Add whatever vegetables you fancy. Onion (whether, spring, brown, red or even pickled), baby kale, spinach, cherry tomatoes, carrot, broccoli, avocado, rocket are some options. You can add them raw or roast or fry them if you like. Your vegetables can also come from a tin or jar. Things like artichoke hearts, olives, capers and sundried tomatoes work really well and their flavour goes a long way. You can even add some nuts – I love toasted pine nuts, but cashews and almonds are good or just whatever takes your fancy. Don’t forget beans – just rinse and drain and stir them in.
To enhance your salad further, make a simple dressing. Simply combine extra virgin olive oil with your choice of vinegar or lemon juice (or lime). For a salad for two, 2 tablespoons of extra virgin olive oil mixed with 1 tablespoon of vinegar is the quantities you need. You can add spices and herbs, even mustard if you choose. Then stir the dressing into the salad.
Spreads and dips
This is a fun way of eating lunch. Add some crispbread or similar to your lunch box, pop some spread in a container, remember a knife and you’re good to go. Instead of crispbread, you could always make up some polenta. Cook the polenta, pop into a pan and leave it to firm up. Slice it up and serve with your choice of spread or topping. Alternatively you can cut the polenta into fingers and serve them with a dip. Try cutting up some raw vegetables such as carrot and bell pepper. These are perfect with dips along with button mushrooms, cherry tomatoes and radishes.
What works as a dip generally also works well as a spread. Cream cheese is a good choice and can be enhanced with herbs, spices, mustard. I like to blitz up chargrilled peppers and mix them into the cream cheese. You can also blitz up beetroot, artichoke hearts, any type of canned bean or chickpeas. Try adding horseradish sauce and some blue cheese to beetroot – it’s lovely. Raid your pantry and don’t be afraid to experiment.

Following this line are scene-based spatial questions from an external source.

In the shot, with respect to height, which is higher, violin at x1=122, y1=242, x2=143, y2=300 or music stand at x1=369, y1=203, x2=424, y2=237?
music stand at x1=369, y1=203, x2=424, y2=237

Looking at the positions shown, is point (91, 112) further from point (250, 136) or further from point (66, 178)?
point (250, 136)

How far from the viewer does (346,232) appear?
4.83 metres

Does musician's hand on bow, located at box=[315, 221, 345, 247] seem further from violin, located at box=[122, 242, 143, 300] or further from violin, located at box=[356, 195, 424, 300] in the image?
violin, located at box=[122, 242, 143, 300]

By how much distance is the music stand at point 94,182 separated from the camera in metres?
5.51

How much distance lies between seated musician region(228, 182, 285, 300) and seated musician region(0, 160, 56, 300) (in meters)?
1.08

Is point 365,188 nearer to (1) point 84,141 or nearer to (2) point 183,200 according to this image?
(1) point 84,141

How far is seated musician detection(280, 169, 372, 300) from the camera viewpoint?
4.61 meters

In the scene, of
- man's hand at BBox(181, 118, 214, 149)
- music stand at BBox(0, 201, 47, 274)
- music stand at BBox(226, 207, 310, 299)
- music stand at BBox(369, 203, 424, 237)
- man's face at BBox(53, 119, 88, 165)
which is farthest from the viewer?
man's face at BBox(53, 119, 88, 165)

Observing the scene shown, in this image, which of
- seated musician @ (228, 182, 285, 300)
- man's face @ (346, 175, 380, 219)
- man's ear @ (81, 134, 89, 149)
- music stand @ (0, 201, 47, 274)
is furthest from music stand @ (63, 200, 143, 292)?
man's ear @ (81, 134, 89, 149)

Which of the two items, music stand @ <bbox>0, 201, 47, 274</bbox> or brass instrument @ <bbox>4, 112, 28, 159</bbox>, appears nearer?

To add even more variety to your lunch you could add a hard boiled egg, some cubes of cheese, raw nuts, olives, sundried tomatoes or pickles. Grapes also go well, as does dried fruit.
I’ve got a perfect recipe for a vegetable slice. You make it ahead, slice it up and what you don’t use can be popped into the freezer than thawed as needed. You can vary what vegetables you add to it, but the basic recipe remains the same.
Preheat the oven to 180°C/350°F/Gas Mark 4. Grease and line a 30 x 20cm baking tin. In a large bowl, whisk together 4 eggs and ½ cup (125ml) of milk. Beat in ½ cup (75g) of wholemeal self-raising flour and ½ cup (75g) of regular self-raising flour to make a batter.
Finely chop a head of broccoli and ½ cup (25g) of baby spinach. Cube 100g of feta cheese and grate 1 carrot. Stir the vegetables and cheese into the batter. You can vary what you add at this stage. Try diced pepper, onion, corn kernels, spring onions, cauliflower florets, courgette.
Season. Pour into the baking tin and bake for 30 minutes until golden brown and firm.
Leave to cool and remove from the tin. Slice into quarters, then halve each quarter. Place 2 slices into each lunch box, then into the fridge. The rest can be frozen by wrapping each slice in plastic wrap then placing into a container or freezer bag, then popping into the freezer.